Teks Bacaan:

**********

Pasukan polisi dan militer telah dikirim untuk memperkuat keamanan di sekitar kota Taba, Dahab, Nuweiba, dan Sharm el-Sheikh.

“Otoritas khawatir bahwa setiap provokasi atau serangan terhadap warga Israel di Mesir dapat merusak sektor pariwisata, mengganggu stabilitas domestik, atau memperburuk hubungan Mesir yang sudah tegang dengan Israel,” ujar seorang pejabat keamanan senior kepada MEE.

Masuknya warga Israel ini terjadi setelah pariwisata di Mesir anjlok sejak serangan Israel ke Jalur Gaza pada Oktober 2023 yang telah menewaskan lebih dari 56.000 warga Palestina. Sumber keamanan menyampaikan kekhawatiran bahwa badan intelijen Israel seperti Mossad dan Shin Bet bisa saja memanfaatkan peningkatan lintas batas ini untuk menyusupkan agen mereka secara diam-diam ke Mesir.

“Jika agen mereka berhasil masuk ke Kairo atau Alexandria, mereka bisa dengan mudah melakukan operasi pengawasan atau menghubungi kolaborator dengan kedok turis,” kata seorang sumber intelijen kepada MEE.

“Tidak mungkin memantau semuanya. Jika satu saja agen Israel berhasil membentuk sel baru di Mesir, dampaknya bisa sangat serius.”

Jika gencatan senjata gagal dan konflik terus berlanjut, para ahli memperkirakan dampak dari masuknya warga Israel ke Mesir akan semakin nyata, dengan perkiraan tidak resmi menyebutkan hingga 100.000 warga Israel bisa menyeberang dalam waktu dua minggu.

“Kami tidak masalah jika Mesir hanya menjadi titik transit bagi warga Israel menuju Eropa atau AS. Tapi keberadaan mereka dalam jumlah besar tanpa pengawasan menimbulkan risiko besar terhadap keamanan nasional Mesir,” ungkap seorang analis keamanan senior kepada MEE.

“Saat ini, otoritas Mesir tengah berupaya menyeimbangkan banyak hal: meredam kemarahan publik, menjaga diplomasi rapuh dengan Israel, dan menghindari konflik yang dapat mengganggu stabilitas perbatasan strategis Laut Merah.”

Situasi ini diamati langsung oleh Presiden Mesir untuk memastikan koordinasi penuh antar lembaga keamanan.

Kami mendapat instruksi dari tingkat tertinggi untuk memfasilitasi semua kebutuhan warga Israel selama tinggal di sini sesuai perintah langsung dari presiden dan badan keamanan utama,” jelas seorang pejabat keamanan senior.

**********

Soal Latihan:
[1] Rangkumlah teks bacaan dalam dua kalimat.
[2] Tolong terjemahkan kalimat dari teks bacaan ini ke dalam bahasa Inggris: "Situasi ini diamati langsung oleh Presiden Mesir untuk memastikan koordinasi penuh antar lembaga keamanan."
[3] Jawablah berdasarkan teks bacaan:
(a) Sejak peristiwa apa pariwisata di Mesir anjlok?
(b) Menurut perkiraan tidak resmi, berapa banyak warga Israel yang bisa menyeberang dalam waktu dua minggu?
(c) Dua kota mana yang disebut sumber intelijen sebagai tempat agen bisa melakukan operasi pengawasan?
Item yang ditampilkan di bawah ini tidak diperlukan.

Item yang Ditampilkan:
**********

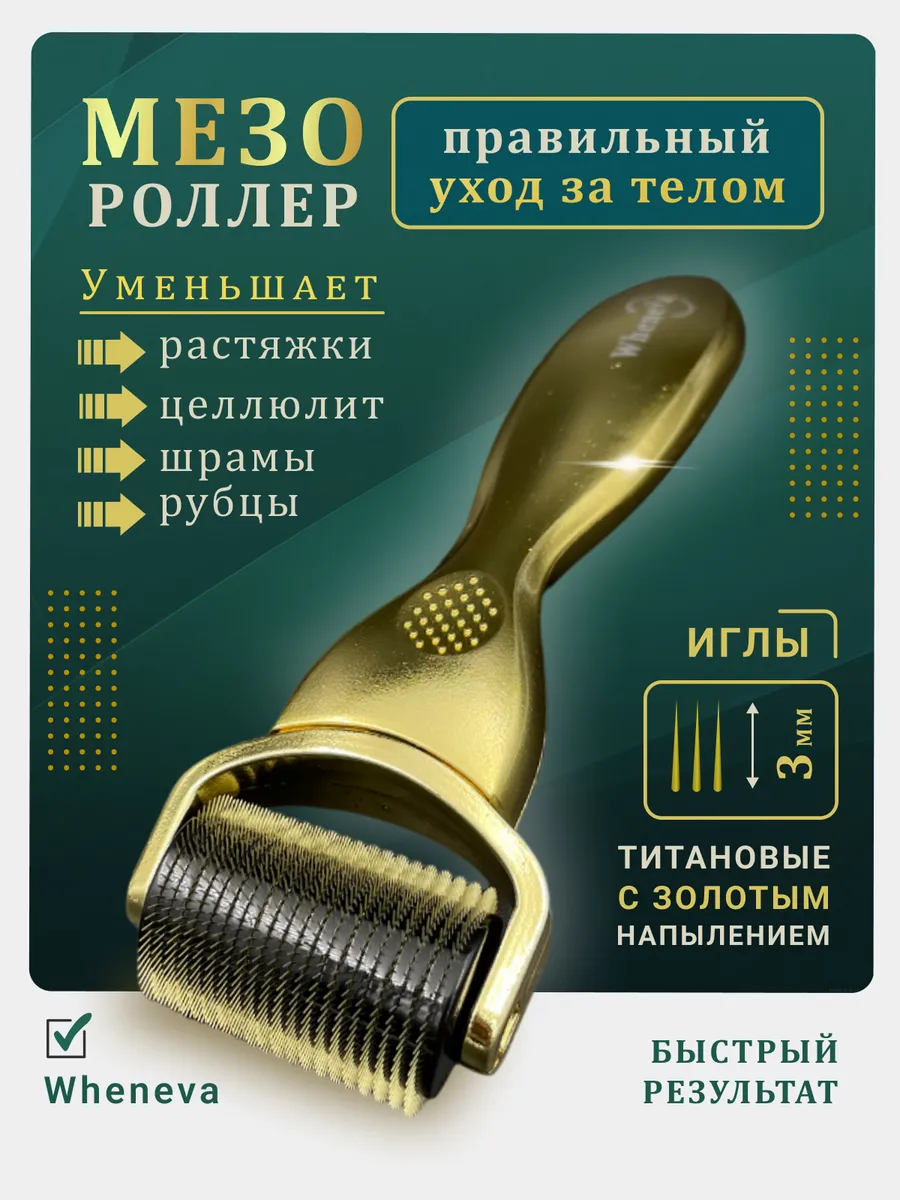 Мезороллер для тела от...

**********

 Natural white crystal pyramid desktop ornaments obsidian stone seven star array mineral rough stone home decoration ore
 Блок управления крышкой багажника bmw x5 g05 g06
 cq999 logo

**********

Kunci Jawaban:
[1] Pasukan polisi dan militer dikirim untuk memperkuat keamanan di sekitar Taba, Dahab, Nuweiba, dan Sharm el-Sheikh. Otoritas khawatir serangan terhadap warga Israel di Mesir dapat merusak pariwisata, stabilitas domestik, atau hubungan dengan Israel, sementara sumber keamanan khawatir intelijen Israel memanfaatkan peningkatan lintas batas untuk menyusupkan agen, dan Presiden Mesir mengamati situasi ini secara langsung.

[2] The situation is being monitored directly by the President of Egypt to ensure full coordination among the security agencies.

[3]
(a) Sejak serangan Israel ke Jalur Gaza pada Oktober 2023.
(b) Hingga 100.000 warga Israel.
(c) Kairo dan Alexandria.